RECORDS FOR THIS TASK Start Marker

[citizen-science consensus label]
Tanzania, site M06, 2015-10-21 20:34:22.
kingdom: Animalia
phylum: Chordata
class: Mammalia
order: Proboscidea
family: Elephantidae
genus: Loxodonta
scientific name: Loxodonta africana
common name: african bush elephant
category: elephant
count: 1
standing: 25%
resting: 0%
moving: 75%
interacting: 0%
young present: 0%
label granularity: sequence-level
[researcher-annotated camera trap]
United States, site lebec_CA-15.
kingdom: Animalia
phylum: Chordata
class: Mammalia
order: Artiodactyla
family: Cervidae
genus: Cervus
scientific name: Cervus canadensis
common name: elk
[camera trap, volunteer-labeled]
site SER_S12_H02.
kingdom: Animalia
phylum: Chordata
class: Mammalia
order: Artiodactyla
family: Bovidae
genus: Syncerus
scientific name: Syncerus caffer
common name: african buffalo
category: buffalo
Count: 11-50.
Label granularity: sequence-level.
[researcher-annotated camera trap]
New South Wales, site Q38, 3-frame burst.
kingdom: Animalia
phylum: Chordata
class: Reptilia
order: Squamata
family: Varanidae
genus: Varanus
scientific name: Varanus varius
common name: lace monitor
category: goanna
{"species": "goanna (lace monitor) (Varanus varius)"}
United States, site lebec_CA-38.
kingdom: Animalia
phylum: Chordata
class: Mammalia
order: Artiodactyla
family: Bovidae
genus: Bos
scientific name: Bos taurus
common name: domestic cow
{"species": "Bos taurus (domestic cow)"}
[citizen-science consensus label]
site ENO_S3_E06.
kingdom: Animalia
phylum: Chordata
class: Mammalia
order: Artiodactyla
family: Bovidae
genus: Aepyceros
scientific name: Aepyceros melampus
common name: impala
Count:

RECORDS FOR THIS TASK End Marker

- _DESCRIPTION OF THE TASK_:
Copy every entry above word for word.

- _THE COMPLETED TASK_:
[citizen-science consensus label]
Tanzania, site M06, 2015-10-21 20:34:22.
kingdom: Animalia
phylum: Chordata
class: Mammalia
order: Proboscidea
family: Elephantidae
genus: Loxodonta
scientific name: Loxodonta africana
common name: african bush elephant
category: elephant
count: 1
standing: 25%
resting: 0%
moving: 75%
interacting: 0%
young present: 0%
label granularity: sequence-level
[researcher-annotated camera trap]
United States, site lebec_CA-15.
kingdom: Animalia
phylum: Chordata
class: Mammalia
order: Artiodactyla
family: Cervidae
genus: Cervus
scientific name: Cervus canadensis
common name: elk
[camera trap, volunteer-labeled]
site SER_S12_H02.
kingdom: Animalia
phylum: Chordata
class: Mammalia
order: Artiodactyla
family: Bovidae
genus: Syncerus
scientific name: Syncerus caffer
common name: african buffalo
category: buffalo
Count: 11-50.
Label granularity: sequence-level.
[researcher-annotated camera trap]
New South Wales, site Q38, 3-frame burst.
kingdom: Animalia
phylum: Chordata
class: Reptilia
order: Squamata
family: Varanidae
genus: Varanus
scientific name: Varanus varius
common name: lace monitor
category: goanna
{"species": "goanna (lace monitor) (Varanus varius)"}
United States, site lebec_CA-38.
kingdom: Animalia
phylum: Chordata
class: Mammalia
order: Artiodactyla
family: Bovidae
genus: Bos
scientific name: Bos taurus
common name: domestic cow
{"species": "Bos taurus (domestic cow)"}
[citizen-science consensus label]
site ENO_S3_E06.
kingdom: Animalia
phylum: Chordata
class: Mammalia
order: Artiodactyla
family: Bovidae
genus: Aepyceros
scientific name: Aepyceros melampus
common name: impala
Count:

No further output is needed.